Written exercise a
Count the lines in the entries that contain the string "leafy", matching case exactly, and reply with the number alone.

Need I invest each output file in detail and then decide which need to be kept and add prefix?

xinliu005 commented 6 years ago

scaffolds.fasta – resulting scaffolds (recommended for use as resulting sequences) contigs.fasta – resulting contigs assembly_graph.fastg – assembly graph contigs.paths – contigs paths in the assembly graph scaffolds.paths – scaffolds paths in the assembly graph before_rr.fasta – contigs before repeat resolution

corrected/ – files from read error correction configs/ – configuration files for read error correction corrected.yaml – internal configuration file Output files with corrected reads

params.txt – information about SPAdes parameters in this run spades.log – SPAdes log dataset.info – internal configuration file input_dataset.yaml – input fastq file full path, read orientation, type (single or paired) assembly_graph_with_scaffolds.gfa – Assembly graph in GFA format warnings.log – all warnings

Suggestion: all files can be kept, but only scaffolds.fasta will be add prefix and used by the next step.

Data records
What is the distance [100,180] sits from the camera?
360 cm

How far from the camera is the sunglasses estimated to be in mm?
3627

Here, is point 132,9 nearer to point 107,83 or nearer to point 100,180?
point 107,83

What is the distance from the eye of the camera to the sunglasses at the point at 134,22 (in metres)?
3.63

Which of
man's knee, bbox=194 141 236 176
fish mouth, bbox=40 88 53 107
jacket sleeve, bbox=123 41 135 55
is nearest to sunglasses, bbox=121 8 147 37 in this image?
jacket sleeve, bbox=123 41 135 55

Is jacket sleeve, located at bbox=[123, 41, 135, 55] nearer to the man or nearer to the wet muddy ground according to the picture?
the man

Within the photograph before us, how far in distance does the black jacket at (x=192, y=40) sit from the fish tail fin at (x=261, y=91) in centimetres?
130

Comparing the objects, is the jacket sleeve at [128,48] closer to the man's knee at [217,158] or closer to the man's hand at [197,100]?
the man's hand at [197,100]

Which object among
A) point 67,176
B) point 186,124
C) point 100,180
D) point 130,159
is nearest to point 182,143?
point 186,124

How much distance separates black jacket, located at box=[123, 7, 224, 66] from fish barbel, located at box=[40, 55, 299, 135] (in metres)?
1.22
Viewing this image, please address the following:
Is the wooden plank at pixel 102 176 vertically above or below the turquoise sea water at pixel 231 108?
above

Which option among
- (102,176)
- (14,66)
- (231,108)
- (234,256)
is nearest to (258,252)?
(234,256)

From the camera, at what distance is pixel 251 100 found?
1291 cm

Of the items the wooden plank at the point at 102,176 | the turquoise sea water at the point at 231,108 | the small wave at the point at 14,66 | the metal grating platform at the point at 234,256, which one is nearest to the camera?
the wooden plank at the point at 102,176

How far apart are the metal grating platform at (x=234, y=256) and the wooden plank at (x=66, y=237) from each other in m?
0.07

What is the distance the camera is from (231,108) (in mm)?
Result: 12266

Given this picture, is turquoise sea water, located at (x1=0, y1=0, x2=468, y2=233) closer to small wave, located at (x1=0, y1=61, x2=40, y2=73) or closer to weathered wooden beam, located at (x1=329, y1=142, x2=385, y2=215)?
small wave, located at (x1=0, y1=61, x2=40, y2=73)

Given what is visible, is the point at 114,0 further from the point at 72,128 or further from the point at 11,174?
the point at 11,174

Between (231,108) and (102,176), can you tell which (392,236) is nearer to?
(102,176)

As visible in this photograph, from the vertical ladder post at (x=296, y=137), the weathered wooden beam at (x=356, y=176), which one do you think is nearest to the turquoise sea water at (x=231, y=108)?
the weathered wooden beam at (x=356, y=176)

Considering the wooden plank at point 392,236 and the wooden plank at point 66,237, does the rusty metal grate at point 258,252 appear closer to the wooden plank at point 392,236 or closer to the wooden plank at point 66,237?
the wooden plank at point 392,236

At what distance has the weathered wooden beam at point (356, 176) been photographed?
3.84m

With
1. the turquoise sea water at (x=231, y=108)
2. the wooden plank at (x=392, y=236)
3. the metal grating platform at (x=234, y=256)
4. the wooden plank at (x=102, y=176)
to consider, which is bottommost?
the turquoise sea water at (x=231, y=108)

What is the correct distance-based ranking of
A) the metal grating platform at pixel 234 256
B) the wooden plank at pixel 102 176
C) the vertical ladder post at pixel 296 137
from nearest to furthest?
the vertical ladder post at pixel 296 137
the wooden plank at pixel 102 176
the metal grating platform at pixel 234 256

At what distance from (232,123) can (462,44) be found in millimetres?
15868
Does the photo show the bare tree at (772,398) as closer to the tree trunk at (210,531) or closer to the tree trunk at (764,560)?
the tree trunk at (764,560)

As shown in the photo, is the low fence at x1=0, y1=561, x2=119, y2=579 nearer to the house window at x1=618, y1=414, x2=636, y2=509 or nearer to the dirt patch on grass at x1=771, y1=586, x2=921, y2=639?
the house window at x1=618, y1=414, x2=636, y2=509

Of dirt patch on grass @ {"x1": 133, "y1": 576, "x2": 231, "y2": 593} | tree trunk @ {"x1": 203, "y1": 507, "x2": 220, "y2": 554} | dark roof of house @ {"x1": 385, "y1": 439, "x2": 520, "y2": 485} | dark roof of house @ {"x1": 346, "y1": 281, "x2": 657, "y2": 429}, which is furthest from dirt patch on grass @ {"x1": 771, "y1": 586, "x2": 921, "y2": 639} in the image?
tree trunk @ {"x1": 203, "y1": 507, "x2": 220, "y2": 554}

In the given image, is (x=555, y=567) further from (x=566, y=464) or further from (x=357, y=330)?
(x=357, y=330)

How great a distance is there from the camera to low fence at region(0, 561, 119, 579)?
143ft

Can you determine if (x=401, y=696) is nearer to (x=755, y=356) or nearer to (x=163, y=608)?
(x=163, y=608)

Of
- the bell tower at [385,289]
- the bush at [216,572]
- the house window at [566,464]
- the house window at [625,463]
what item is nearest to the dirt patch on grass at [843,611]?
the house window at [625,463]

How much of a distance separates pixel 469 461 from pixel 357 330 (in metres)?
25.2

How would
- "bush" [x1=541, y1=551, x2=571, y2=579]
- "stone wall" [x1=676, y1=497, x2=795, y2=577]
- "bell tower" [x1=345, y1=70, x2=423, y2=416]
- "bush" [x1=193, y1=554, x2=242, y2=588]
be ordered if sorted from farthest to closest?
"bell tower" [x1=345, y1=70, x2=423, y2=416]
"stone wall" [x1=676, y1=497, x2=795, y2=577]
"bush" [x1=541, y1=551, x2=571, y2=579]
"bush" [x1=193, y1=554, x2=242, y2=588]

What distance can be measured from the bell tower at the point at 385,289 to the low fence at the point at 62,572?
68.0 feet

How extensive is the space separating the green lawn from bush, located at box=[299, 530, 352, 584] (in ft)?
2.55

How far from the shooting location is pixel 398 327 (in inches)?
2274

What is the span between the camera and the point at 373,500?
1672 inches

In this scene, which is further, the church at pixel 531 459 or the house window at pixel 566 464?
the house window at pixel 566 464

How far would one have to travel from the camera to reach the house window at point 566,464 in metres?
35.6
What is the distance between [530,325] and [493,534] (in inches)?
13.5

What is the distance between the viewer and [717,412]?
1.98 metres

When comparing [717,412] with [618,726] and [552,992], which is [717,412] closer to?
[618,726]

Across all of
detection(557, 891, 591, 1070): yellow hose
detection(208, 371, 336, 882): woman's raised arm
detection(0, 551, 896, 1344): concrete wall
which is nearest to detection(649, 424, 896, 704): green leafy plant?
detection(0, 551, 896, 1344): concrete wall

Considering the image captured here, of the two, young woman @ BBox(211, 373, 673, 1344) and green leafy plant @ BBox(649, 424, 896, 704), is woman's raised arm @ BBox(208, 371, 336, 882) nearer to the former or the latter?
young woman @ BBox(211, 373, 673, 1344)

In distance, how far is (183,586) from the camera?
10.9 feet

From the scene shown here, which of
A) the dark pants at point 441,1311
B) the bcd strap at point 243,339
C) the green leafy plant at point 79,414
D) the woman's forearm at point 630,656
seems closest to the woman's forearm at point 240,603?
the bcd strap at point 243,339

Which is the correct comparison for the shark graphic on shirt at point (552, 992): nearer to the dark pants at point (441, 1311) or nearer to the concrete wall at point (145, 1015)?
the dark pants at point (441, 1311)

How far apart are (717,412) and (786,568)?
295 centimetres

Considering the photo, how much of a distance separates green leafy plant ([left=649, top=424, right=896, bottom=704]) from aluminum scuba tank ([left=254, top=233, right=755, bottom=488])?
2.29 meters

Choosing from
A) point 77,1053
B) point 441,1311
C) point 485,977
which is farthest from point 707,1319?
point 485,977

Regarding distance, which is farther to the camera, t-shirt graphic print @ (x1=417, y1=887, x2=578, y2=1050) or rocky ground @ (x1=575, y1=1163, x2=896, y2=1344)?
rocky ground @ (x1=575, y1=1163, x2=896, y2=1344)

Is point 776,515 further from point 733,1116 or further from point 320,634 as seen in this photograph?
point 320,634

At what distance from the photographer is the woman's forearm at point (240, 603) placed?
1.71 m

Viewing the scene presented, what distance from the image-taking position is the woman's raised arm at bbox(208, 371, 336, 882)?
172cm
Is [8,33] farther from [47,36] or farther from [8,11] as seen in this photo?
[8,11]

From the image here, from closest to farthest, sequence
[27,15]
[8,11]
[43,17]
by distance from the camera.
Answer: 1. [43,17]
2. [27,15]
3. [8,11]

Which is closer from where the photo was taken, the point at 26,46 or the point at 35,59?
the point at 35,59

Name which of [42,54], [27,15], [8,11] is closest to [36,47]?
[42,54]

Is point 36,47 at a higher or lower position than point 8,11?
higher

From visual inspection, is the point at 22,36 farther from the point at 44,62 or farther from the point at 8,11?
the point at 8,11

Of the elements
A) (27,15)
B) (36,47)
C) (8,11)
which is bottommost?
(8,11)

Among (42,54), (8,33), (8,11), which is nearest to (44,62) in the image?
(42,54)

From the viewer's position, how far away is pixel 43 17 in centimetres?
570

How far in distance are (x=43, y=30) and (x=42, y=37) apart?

Written exercise b
List every file name ending in ".fasta" that the forum thread about SPAdes output files mentions.

Correct output a
4

Correct output b
scaffolds.fasta
contigs.fasta
before_rr.fasta